Just as I had turned the front page I was interrupted by Clyde Tolbot, who came whistling down the street and broke out all over with smiles when he saw me out sunning myself.

"Gee! Betty, but it is good to see you at home!" he said.

They wore almost the exact words Sam had used, but they sounded different. The sound is about all that is different in any of the things men say to girls when they like them a lot. Tolly and I are very appreciative of each other, and always have been.

"You are going to settle down and have a royal good time, aren't you, Betty? I learned a new foxtrot up in Louisville last week I'm dying to teach you, and now that Sue Bankhead has got a great big dance machine we can fox almost every night. Will you come with me this evening?"

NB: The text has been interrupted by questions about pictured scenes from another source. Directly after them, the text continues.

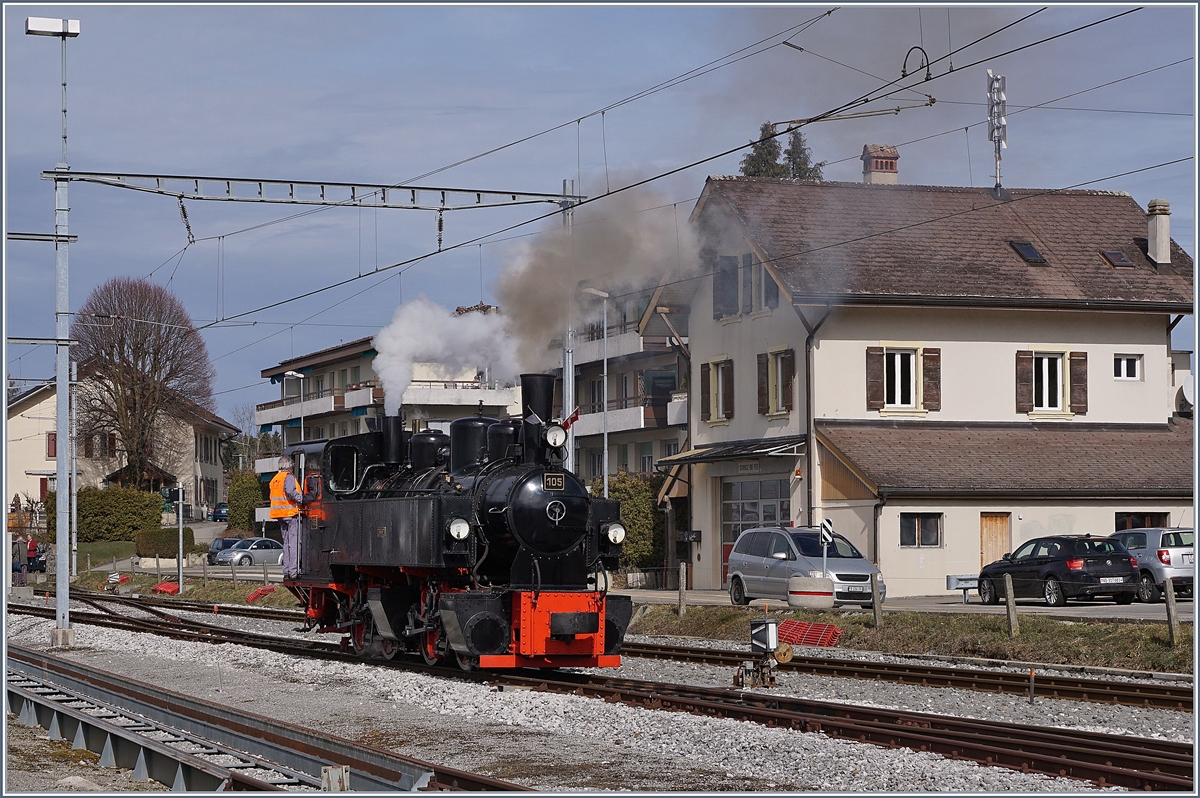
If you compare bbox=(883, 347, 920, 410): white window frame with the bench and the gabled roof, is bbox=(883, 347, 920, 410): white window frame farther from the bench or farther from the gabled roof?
the gabled roof

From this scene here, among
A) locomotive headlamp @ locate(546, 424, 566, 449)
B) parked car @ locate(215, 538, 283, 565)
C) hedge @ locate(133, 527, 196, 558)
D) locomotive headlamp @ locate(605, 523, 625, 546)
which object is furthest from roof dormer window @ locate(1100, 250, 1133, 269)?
hedge @ locate(133, 527, 196, 558)

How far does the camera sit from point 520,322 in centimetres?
2548

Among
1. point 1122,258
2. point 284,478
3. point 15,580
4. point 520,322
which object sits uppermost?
point 1122,258

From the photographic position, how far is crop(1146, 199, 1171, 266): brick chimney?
37000mm

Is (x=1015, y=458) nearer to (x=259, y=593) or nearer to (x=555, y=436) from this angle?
(x=555, y=436)

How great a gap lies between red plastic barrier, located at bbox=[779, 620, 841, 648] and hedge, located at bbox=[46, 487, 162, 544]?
5122 cm

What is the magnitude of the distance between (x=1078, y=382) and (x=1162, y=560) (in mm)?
8924

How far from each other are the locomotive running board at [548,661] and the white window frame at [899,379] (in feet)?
61.4

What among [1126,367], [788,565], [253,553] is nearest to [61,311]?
[788,565]

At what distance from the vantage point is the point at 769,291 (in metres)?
36.2

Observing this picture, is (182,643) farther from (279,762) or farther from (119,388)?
(119,388)

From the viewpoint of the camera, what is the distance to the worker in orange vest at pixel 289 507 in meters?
22.3

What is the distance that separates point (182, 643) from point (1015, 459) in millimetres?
19163

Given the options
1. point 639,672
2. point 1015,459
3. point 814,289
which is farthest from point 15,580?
point 639,672
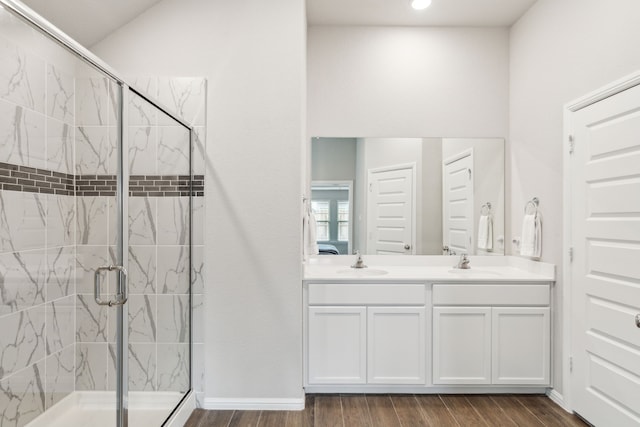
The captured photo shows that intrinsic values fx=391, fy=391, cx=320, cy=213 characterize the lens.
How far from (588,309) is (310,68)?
2661 mm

"I wish I could, Tolly," I said, with utter sincerity, for Tolly is the very best dancer in the Harpeth Valley, not excepting Tom Pollard over at Hillsboro. "But, Tolly, I must give up all thought of social pleasures for a time." I spoke with a dignified reserve that fitted the spirit that I ought to have when undertaking a great responsibility, though I did want to dance. "I have some hard mental work to do."

"Well, blast old Hayesboro for a sad hole! You are going to go in for brain athletics, Sam Crittenden for farmer heroics, and the only movie that has peeped into town is going to be closed because it ran a Latin Quarter film the afternoon the ladies stopped in from the United Charities sewing circle, expecting a Cuban missionary thriller. I might as well have my left foot amputated, it itches so for good dancing." Tolly was so furious that I was positively sorry for him, and to comfort and calm him I told him all about Peter's letter and the play, and the way I had to read and criticize and help. He sniffed at the idea of Peter, but the dramatist impressed him slightly.

"Say, that old boy is the real thing, Betty, child. He's the sure win-out on Broadway. But how long will it take you to write that play for your mollycoddle poet? You can get through with it before the Country Club gets going good, can't you? We've had a new floor in the dancing-pavilion built, and the directors ordered a foxy music machine last night."

"Oh yes, I ought to be able to tell Peter all I know in two and a half months," I answered, ignoring Tolly's disrespect for my poet friend.